Выбери любимый жанр

Зеленый храм - Базен Эрве - Страница 36


Изменить размер шрифта:

36

Я говорю не случайно: наши. Не только мои, которые были хмуро просмотрены, но и моих спутников. Спокойный при составлении протокола, я держался в рамках приличия и мог показать все, что надо, включая карточку добровольного члена общества «Друзья полицейских», которую подсовывал в права и тем иногда добивался снисхождения, — но чаще она вызывает раздражение у самых несговорчивых. Клер, извлекая из своей сумочки брачное свидетельство, не удержалась и хмуро проворчала:

— Не считаете ли вы, мосье, что из-за десяти сантиметров в сторону, на полном ходу, вы могли бы не утруждать себя?

Про мои шины сказали тут же, что они слишком гладкие и могут подвести меня на виражах; и наш гость, сидящий на заднем сиденье, тоже был взят в оборот. Жандармы на мотоциклах, эти вечные скитальцы, были не из нашего района и ничего не слышали о незнакомце из Лагрэри, поэтому они нашли весьма подозрительной справку о выходе из тюрьмы, которая была лишена поддержки какого-либо другого документа; они засыпали юношу обычными вопросами: «Дата и место рождения?», «Чей сын?», «Профессия», «Домашний адрес?». Вопросы остались без ответа, а нашими объяснениями они не удовольствовались; им они показались путаными, неправдоподобными, и блюстители порядка то и дело прерывали нас: «Дайте сказать мосье», — который как раз и не открывал рта. Они принудили нас следовать за ними, чтобы все прояснить, в ближайшую жандармерию.

Это была именно та жандармерия, в которую мы ехали, и взрыв хохота бригадира поставил их в тупик и наверняка помешал их карьере.

Менее забавным был другой случай. Не имея больше никаких новостей от мадам Салуинэ, мы в конце концов поверили, что она смирилась и оставила нас в покое, но однажды утром, когда часы пробили десять, она явилась непрошеной гостьей. Это было более или менее ее право, — по согласованию с мосье Мийе, с коим мы проконсультировались позднее, — контролировать, в каких условиях содержался условно освобожденный. Она не извлекала из этого никакой пользы. Она скромно представилась, окруженная нимбом своей власти.

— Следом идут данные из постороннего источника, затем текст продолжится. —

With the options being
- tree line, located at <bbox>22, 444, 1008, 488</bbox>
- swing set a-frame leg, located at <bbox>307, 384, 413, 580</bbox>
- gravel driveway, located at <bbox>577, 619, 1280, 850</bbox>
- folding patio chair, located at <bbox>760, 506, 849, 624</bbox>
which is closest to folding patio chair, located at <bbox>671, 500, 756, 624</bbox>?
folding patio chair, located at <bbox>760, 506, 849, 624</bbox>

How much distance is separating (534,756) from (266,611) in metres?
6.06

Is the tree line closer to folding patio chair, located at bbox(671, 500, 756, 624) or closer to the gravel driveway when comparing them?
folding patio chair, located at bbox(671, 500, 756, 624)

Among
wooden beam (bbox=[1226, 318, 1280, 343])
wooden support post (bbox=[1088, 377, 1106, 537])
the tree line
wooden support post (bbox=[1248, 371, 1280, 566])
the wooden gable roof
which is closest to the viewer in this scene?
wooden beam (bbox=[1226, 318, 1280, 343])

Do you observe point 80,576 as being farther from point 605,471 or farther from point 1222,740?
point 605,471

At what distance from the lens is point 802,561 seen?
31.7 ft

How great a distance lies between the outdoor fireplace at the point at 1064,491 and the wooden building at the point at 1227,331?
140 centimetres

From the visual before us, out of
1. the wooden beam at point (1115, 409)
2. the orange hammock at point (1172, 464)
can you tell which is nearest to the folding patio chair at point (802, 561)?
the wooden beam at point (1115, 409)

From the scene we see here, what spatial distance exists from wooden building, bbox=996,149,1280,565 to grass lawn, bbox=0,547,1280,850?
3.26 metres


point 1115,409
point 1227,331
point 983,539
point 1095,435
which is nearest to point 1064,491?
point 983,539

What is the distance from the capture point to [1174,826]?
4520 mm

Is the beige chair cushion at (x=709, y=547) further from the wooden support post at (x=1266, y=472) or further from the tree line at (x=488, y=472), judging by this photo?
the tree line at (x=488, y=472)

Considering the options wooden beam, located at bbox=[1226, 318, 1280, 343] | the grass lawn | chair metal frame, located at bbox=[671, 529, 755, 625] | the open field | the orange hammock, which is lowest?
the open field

— Я уже давно собиралась нанести визит вашему подопечному…

Она пришла вовремя. Я попросил ее подняться наверх, чтобы представить ей достойное похвалы зрелище: неизвестный прилежно завинчивал гайку в тисках, а рядом сидела моя дочь. Я попросил ее спуститься, чтобы показать ей, что он располагался на ночлег тут же рядом, в пристройке, — без особого комфорта, но удобной. Мадам Салуинэ со всем соглашалась, ее лицо светилось улыбкой, но многоговорящей улыбкой, — она не спросила, почему в шкафу, по глупости оставленном открытым, на плечиках соседствовали старый мужской халат и шелковый дамский халатик, на котором там, где должно находиться сердце, была вышита буква К.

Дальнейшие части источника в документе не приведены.